» VRAGEN:
1. Welke richtlijn wordt volgens de wettekst over rechtsbescherming bij aanbesteden met deze wet geïmplementeerd?
2. Pak de wettekst over rechtsbescherming bij aanbesteden alsjeblieft weer op en schrijf verder vanaf het punt waar hij nu stopt.

» PAGINAFRAGMENT:
Wet van 28 januari 2010 tot implementatie van de rechtsbeschermingsrichtlijnen aanbesteden (Wet implementatie rechtsbeschermingsrichtlijnen aanbesteden)

Wet implementatie rechtsbeschermingsrichtlijnen aanbesteden

Wij Beatrix, bij de gratie Gods, Koningin der Nederlanden, Prinses van Oranje-Nassau, enz. enz. enz.
Allen, die deze zullen zien of horen lezen, saluut! doen te weten:
Alzo Wij in overweging genomen hebben, dat het ter implementatie van Richtlijn 2007/66/EG tot wijziging van de Richtlijnen 89/665/EG en 92/13/EEG van de Raad met betrekking tot de verhoging van de doeltreffendheid van de beroepsprocedures inzake het plaatsen van overheidsopdrachten (PbEU L 335) noodzakelijk is aanvullende regels te stellen omtrent de rechtsbescherming bij aanbesteden;

Zo is het, dat Wij, de Raad van State gehoord, en met gemeen overleg der Staten-Generaal, hebben goedgevonden en verstaan, gelijk Wij goedvinden en verstaan bij deze:

Artikel

1

In deze wet en de daarop berustende bepalingen wordt verstaan onder:

  • a.

    aanbestedende dienst: de staat, een provincie, een gemeente, een waterschap, een publiekrechtelijke instelling, een samenwerkingsverband van deze overheden of publiekrechtelijke instellingen, een overheidsbedrijf, of een bedrijf of instelling waaraan door de staat, een provincie, een gemeente, een waterschap of een publiekrechtelijke instelling een bijzonder recht of een uitsluitend recht is verleend, wanneer deze een van de activiteiten, bedoeld in de artikelen 2 tot en met 7 van het Besluit aanbestedingen speciale sectoren, uitoefent;

  • b.

Opgeslagen gegevens
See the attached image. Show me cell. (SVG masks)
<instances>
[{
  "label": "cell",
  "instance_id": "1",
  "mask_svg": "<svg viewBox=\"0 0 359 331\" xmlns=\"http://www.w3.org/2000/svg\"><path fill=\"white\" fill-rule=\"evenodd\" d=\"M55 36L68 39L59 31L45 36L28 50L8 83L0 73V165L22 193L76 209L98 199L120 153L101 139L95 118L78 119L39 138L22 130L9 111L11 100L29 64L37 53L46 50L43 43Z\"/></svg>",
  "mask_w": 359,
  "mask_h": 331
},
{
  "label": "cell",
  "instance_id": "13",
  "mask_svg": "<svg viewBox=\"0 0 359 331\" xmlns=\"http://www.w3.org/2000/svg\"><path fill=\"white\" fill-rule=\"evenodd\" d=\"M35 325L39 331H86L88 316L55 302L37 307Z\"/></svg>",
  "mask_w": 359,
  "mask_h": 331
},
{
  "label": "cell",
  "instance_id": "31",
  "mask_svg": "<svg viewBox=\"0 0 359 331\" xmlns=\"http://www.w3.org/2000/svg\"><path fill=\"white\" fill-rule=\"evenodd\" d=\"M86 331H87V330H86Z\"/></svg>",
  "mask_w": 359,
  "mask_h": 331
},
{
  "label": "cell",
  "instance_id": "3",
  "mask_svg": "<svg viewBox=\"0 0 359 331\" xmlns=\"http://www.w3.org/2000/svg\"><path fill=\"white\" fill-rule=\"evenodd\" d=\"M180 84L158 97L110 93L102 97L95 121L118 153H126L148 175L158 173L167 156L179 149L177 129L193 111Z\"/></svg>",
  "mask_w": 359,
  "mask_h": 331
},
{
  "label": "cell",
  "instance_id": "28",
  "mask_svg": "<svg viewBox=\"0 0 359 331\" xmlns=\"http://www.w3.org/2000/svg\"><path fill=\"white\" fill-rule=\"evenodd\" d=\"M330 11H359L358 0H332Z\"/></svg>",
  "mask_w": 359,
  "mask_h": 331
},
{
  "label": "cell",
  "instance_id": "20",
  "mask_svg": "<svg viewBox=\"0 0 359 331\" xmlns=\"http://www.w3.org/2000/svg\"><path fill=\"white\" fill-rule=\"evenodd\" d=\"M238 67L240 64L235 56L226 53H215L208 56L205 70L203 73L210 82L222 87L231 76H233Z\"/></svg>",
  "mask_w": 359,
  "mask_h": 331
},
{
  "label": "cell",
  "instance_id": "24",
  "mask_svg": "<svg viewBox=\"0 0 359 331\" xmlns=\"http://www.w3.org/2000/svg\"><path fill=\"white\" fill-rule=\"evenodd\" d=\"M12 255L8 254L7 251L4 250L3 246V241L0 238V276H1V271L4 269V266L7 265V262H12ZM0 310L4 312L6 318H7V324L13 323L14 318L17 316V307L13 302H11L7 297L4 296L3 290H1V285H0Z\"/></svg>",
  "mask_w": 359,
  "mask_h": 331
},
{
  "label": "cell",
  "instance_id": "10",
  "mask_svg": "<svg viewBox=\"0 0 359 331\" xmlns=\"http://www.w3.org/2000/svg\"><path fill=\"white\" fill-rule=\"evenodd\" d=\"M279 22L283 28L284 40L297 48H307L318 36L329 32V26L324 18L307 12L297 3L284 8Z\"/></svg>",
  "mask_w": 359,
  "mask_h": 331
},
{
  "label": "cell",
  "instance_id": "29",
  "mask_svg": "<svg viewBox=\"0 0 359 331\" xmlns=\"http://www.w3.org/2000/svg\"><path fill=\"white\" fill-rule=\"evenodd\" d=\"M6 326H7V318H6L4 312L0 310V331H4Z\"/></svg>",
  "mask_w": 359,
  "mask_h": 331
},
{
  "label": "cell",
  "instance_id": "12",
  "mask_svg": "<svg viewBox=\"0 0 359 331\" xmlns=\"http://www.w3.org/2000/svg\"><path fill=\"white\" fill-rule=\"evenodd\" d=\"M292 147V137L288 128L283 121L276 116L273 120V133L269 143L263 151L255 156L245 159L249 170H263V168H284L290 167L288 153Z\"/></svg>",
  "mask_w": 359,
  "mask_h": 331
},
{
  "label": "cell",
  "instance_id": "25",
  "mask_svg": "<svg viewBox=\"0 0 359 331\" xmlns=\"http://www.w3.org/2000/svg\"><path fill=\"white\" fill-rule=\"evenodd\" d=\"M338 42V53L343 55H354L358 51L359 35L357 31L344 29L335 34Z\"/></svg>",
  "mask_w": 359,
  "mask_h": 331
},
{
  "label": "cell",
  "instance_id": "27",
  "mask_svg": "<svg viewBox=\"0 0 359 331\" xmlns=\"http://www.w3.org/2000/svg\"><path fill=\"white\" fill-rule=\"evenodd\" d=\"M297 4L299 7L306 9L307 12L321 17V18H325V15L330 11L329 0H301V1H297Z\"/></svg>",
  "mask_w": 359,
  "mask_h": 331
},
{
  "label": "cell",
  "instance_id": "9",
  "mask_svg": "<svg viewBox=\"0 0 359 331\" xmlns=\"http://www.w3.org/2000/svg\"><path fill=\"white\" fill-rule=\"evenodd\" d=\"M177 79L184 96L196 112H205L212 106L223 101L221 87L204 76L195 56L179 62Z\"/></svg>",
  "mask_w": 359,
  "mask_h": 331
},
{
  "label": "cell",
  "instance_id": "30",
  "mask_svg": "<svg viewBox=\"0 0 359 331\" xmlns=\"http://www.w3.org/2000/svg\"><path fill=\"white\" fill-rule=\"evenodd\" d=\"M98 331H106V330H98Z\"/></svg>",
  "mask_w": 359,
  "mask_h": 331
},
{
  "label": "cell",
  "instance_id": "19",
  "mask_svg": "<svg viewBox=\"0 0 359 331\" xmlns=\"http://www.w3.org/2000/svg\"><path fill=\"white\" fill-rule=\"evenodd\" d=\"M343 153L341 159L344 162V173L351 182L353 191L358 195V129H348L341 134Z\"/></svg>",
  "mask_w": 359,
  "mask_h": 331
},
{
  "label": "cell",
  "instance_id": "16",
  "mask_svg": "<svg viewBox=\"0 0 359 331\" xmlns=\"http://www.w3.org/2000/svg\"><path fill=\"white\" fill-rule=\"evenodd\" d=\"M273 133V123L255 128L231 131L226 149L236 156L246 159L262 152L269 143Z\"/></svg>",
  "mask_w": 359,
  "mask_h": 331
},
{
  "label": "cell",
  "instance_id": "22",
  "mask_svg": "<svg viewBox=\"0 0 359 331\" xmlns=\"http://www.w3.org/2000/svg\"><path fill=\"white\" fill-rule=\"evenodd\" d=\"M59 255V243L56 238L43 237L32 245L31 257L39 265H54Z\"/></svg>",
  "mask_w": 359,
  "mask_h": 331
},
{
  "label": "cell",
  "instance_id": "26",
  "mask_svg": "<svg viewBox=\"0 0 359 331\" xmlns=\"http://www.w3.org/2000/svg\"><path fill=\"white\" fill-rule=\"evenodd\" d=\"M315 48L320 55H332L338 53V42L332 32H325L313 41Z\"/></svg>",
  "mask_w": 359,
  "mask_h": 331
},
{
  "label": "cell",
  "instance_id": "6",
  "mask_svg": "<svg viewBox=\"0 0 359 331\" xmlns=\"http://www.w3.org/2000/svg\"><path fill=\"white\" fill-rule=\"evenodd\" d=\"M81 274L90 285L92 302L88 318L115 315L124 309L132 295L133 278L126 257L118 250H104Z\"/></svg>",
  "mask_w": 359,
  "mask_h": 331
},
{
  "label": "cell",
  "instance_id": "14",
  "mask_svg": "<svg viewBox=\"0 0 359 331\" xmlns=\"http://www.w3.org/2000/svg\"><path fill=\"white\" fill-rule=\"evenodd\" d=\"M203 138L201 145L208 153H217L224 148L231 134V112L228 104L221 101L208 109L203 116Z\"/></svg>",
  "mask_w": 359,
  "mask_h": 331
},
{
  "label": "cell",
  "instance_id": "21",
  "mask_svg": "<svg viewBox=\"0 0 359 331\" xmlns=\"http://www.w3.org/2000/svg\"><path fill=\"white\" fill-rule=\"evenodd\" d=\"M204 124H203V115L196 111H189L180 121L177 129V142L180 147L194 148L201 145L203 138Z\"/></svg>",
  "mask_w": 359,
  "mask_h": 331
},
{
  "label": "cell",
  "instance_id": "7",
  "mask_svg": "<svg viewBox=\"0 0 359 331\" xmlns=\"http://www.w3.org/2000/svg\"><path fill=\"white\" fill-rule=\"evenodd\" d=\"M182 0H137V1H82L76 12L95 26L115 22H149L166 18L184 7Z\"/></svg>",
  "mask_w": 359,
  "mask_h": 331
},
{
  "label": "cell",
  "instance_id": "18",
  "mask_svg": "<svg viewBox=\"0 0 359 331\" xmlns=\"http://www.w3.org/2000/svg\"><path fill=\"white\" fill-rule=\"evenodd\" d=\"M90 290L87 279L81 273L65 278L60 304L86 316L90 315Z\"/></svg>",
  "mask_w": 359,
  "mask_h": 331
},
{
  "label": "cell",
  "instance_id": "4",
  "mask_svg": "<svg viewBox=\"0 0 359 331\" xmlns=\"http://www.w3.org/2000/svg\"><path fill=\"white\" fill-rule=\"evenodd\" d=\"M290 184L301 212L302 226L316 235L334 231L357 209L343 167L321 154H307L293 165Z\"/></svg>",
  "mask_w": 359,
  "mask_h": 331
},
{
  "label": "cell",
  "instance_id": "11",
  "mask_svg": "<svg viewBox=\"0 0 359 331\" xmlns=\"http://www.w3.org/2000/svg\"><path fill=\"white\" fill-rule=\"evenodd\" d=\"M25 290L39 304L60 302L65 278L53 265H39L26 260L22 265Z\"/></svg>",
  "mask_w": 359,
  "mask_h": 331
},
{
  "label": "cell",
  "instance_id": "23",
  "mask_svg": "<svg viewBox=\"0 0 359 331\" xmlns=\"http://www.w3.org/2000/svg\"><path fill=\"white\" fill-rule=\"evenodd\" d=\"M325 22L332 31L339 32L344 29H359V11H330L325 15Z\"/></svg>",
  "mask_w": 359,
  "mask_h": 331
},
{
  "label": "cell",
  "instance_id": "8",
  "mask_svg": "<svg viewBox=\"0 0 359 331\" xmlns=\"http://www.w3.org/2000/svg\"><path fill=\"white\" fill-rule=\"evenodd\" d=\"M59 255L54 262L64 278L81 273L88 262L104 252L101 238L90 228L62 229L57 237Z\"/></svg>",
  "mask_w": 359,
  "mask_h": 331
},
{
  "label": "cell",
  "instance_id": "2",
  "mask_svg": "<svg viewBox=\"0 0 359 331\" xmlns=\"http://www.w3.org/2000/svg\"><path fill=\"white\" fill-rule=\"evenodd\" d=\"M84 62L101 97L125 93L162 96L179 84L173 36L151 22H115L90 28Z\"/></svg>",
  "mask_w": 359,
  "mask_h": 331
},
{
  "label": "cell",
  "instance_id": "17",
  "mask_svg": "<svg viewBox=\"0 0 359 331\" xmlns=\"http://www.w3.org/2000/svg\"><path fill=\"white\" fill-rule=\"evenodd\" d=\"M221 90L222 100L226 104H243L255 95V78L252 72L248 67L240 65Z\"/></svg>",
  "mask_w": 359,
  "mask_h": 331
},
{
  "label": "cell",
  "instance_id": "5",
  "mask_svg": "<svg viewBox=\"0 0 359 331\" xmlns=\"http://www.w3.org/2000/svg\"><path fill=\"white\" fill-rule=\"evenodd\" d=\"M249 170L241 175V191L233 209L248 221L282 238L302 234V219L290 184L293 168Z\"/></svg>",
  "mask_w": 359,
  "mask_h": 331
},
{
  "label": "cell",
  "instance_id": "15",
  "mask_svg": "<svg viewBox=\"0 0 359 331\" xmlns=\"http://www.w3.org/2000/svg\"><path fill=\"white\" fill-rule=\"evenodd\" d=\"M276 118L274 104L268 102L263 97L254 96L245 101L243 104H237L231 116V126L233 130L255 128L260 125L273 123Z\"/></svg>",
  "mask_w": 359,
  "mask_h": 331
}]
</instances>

» GESCHREVEN ANTWOORDEN:
1. Richtlijn 2007/66/EG, die de Richtlijnen 89/665/EG en 92/13/EEG van de Raad wijzigt.

2.
    aankoopcentrale: een aanbestedende dienst die voor aanbestedende diensten bestemde leveringen of diensten verwerft, opdrachten gunt of raamovereenkomsten sluit met betrekking tot voor aanbestedende diensten bestemde werken, leveringen of diensten;

  • c.

    bijzonder recht: een recht dat bij wettelijk voorschrift of bij besluit van een bestuursorgaan aan een beperkt aantal ondernemingen wordt verleend en waarbij binnen een bepaald geografisch gebied:

    • 1°.

      het aantal van deze ondernemingen die een dienst mogen verrichten of een activiteit mogen uitoefenen op een andere wijze dan volgens objectieve, evenredige en niet-discriminerende criteria tot twee of meer wordt beperkt,

    • 2°.

      verscheidene concurrerende ondernemingen die een dienst mogen verrichten of een activiteit mogen uitoefenen op een andere wijze dan volgens deze criteria worden aangewezen, of

    • 3°.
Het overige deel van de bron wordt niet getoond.